Evaluation of an operational air quality model using large-eddy simulation

Abstract The large-eddy simulation (LES) model uDALES is used to evaluate the predictive skill of the operational air quality model SIRANE. The use of LES in this study presents a novel approach to air quality model evaluation, avoiding sources of uncertainty and providing numerical control that permits systematic analysis of targeted parametrisations and assumptions. A case study is conducted over South Kensington, London with the morphology, emissions, meteorological conditions and boundary conditions carefully matched in both models.
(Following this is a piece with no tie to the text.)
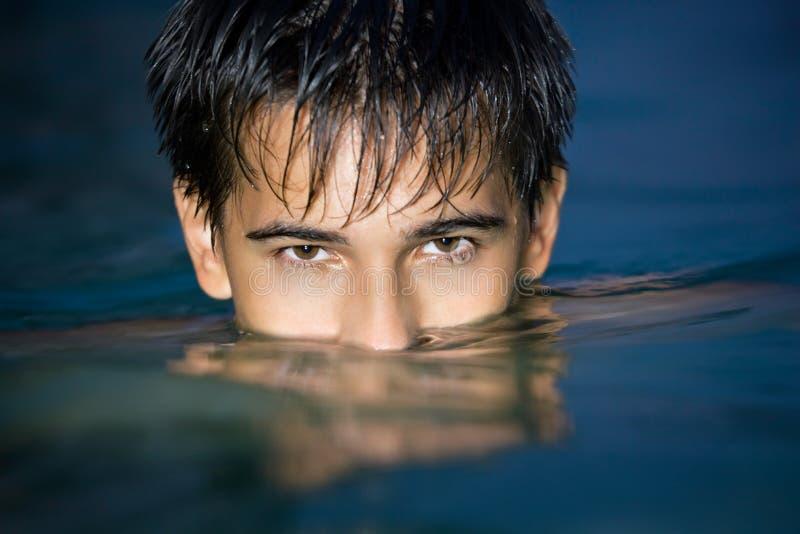 Jugendlich im Pool, nachdem auf Augen in Wasser getaucht habend lizenzfreie stockfotos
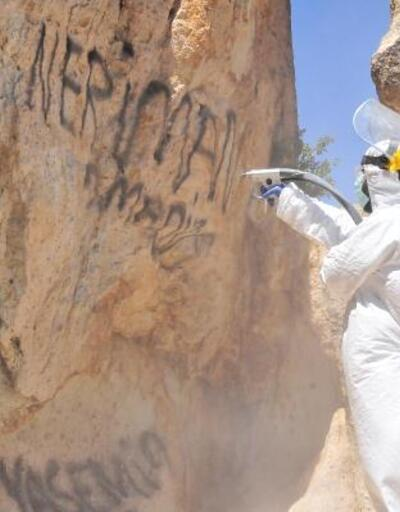 Peribacaları, 'mikro kumlama' tekniğiyle temizleniyor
The dispersion of both inert (NO x ) and reactive (NO, NO 2 and O 3 ) pollutants under neutral, steady-state conditions is simulated for a south-westerly and westerly wind direction. A quantitative comparison between the two models is performed using statistical indices (the fractional bias, FB, the normalised mean squared error, NMSE, and the fraction in a factor of 2, FAC2). SIRANE is shown to successfully capture the dominant trends with respect to canyon-averaged concentrations of inert NO x (FB = −0.08, NMSE = 0.08 and FAC2 = 1.0). The prediction of along-canyon velocities is shown to exhibit sources of systematic error dependant on the angle of incidence of the mean wind (FB = −0.18). The assumption of photostationarity within SIRANE (deviations from equilibrium of up to 170% exist close to busy roads) is also identified as a significant source of systematic bias resulting in over- and underpredictions of NO 2 (FB = −0.18) and O 3 (FB = 0.14) respectively. The validity of the assumed uniform in-canyon concentration is assessed by analysing the pedestrian, leeward and windward concentrations resolved in uDALES. The use of canyon-averaged concentrations to predict pedestrian level exposure is shown to result in significant underestimations. Linear regression is used to effectively capture the relationship between pedestrian- and canyon-averaged concentrations in uDALES. Correction factors are derived ( m ≈ 1.62 and R 2 = 0.92 for inert NO x ) that are capable of significantly improving SIRANE's ability to assess pedestrian level exposure for the conditions investigated in this study. The prevalence of intersections and advective nature of the shear layer are highlighted as important differences between modelling real heterogeneous urban morphology and idealised infinite canyons.